Mephenoxalone as an advanced analysis strategy was undertaken in rats and monkeys to illustrate methodologies to screen for drug-induced stimulatory or neuro-depressive effects. Doses of non-seizurogenic drugs used for qualification of qEEG were selected to induce slight to moderate effects based on historical data (unpublished). These results are discussed in the context of seizure liability study design and interpretation. During the study, care and use of animals were conducted in accordance with principles outlined in the current Guide to the Care and Use of Experimental Animals published by the Modulators Canadian Council on Animal Care and the Guide for the Care and Use of Laboratory Animals published by the US National Institutes of Health (National Research Council, 2011). CiToxLAB North America’s facility is AAALAC accredited. All procedures were conducted as per Standard Operating Procedures (SOPs) and with approval and overview of the institutional animal care and use committee.

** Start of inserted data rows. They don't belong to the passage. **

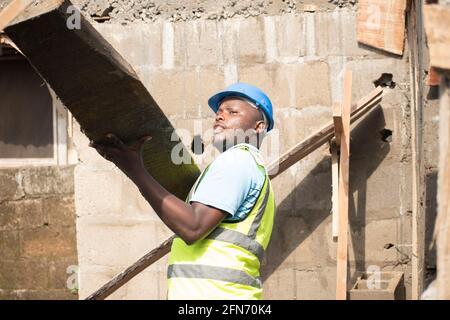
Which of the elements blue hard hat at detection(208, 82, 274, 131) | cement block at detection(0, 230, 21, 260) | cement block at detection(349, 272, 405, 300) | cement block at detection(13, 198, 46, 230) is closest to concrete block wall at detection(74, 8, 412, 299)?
cement block at detection(349, 272, 405, 300)

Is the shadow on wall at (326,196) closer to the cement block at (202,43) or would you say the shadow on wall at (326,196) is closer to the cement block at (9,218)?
the cement block at (202,43)

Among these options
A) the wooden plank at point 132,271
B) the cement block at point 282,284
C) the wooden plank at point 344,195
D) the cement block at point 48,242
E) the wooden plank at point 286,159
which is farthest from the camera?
the cement block at point 48,242

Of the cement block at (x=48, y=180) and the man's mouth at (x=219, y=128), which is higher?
the cement block at (x=48, y=180)

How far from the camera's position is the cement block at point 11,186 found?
7.16 m

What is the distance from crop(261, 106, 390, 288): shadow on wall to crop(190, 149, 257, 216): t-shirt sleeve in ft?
7.15

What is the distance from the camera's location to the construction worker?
3229 mm

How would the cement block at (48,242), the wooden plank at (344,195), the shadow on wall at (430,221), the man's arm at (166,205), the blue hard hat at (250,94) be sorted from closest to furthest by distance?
1. the man's arm at (166,205)
2. the shadow on wall at (430,221)
3. the blue hard hat at (250,94)
4. the wooden plank at (344,195)
5. the cement block at (48,242)

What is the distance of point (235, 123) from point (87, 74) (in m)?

Tonic LC firing is increased in WKY rats as compared to non-depressive-like Wistar and Sprague Dawley rats (Bruzos-Cidon et al., 2014) and although NPY levels in the LC have not been assessed, plasma levels of NPY are three time lower in WKY rats as compared to Sprague Dawley rats (Myers et al., 1993). Furthermore, it has been established that NPY and NPY receptor mRNA is downregulated in the hippocampus and hypothalamus of rats and tree shrews following social defeat stress, although this study Venetoclax molecular weight did not address differences in coping

responses (Zambello et al., 2010). Since NPY has been established as an “anti-stress” neuropeptide studies have begun evaluating individual differences in NPY levels within susceptible and resilient populations of rats from the same strain. Decreased NPY levels were reported in the amygdala, hippocampus and periaqueductal gray of rats that were Libraries vulnerable to a predator-scent stress paradigm compared with

the resilient phenotype (Cohen et al., 2012). In addition, NPY mRNA in the amygdala was negatively correlated with anxious behavior in rats characterized as exhibiting high or low levels of anxiety (Primeaux et al., 2006). Future studies in rodents capable of evaluating the impact of coping strategy on NPY levels follow social stress will be an important advancement in understanding http://www.selleckchem.com/erk.html the role of NPY in stress resilience. Notably, preclinical data linking NPY to resilience are relevant to findings in humans; deficiencies within the central NPY system have been demonstrated in patients with major depression (Widerlov et al., 1988). Individuals Casein kinase 1 with combat-related PTSD also have significantly lower levels of NPY in

their cerebrospinal fluid (Rasmusson et al., 2000 and Sah et al., 2014) and NPY levels recover during remission (Yehuda et al., 2006). Similarly, elevated levels of NPY were reported in highly resilient special operations soldiers (Morgan et al., 2000). The single prolonged stress model in rodents produces many behavioral and biochemical features of PTSD (Liberzon et al., 1997) and in a recent study, intranasal NPY effectively blocked or reversed many of the stress-related consequences (Serova et al., 2014 and Serova et al., 2013). Several lines of evidence from studies in animals and humans point towards NPY in the psychobiology of resilience to stress-induced psychiatric disorders, while deficits of NPY in the brain are related to psychiatric disorders. Studies designed to evaluate NPY levels in rodents demonstrating differing coping strategies will be an important advancement in elucidating the neural basis of stress resiliency. d. Others A recent study suggests a role for Acetylcholinergic mechanisms in mediating resilience (Mineur et al., 2013).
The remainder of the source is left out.